START DATA EXCERPTS

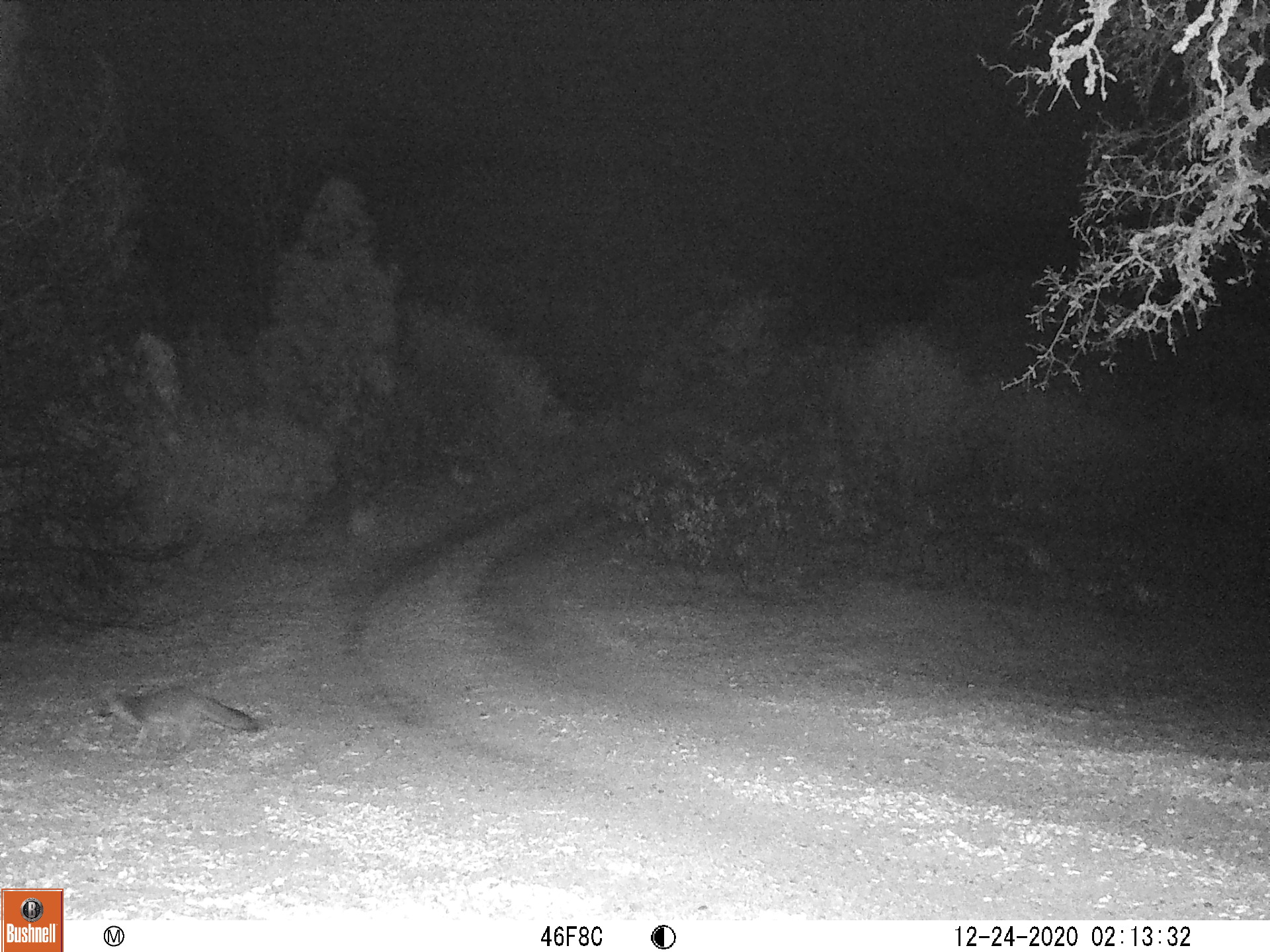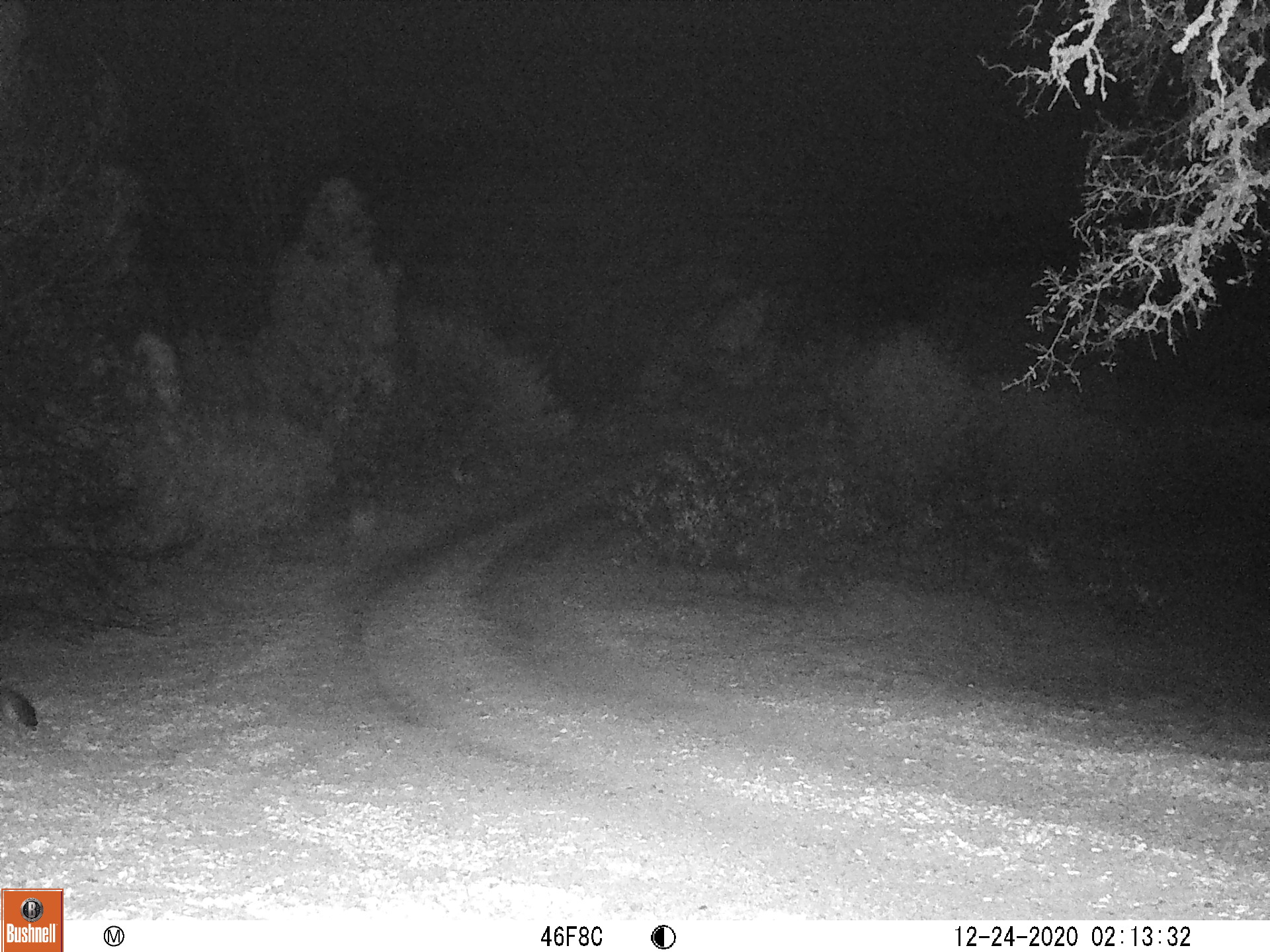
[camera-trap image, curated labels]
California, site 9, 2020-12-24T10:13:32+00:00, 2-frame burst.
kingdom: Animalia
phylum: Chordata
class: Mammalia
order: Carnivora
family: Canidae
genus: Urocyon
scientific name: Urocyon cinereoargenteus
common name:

END DATA EXCERPTS

### TASK GOAL
Would you copy out every entry above word for word, without the pictures?

### SOLUTION TO THIS TASK
[camera-trap image, curated labels]
California, site 9, 2020-12-24T10:13:32+00:00, 2-frame burst.
kingdom: Animalia
phylum: Chordata
class: Mammalia
order: Carnivora
family: Canidae
genus: Urocyon
scientific name: Urocyon cinereoargenteus
common name:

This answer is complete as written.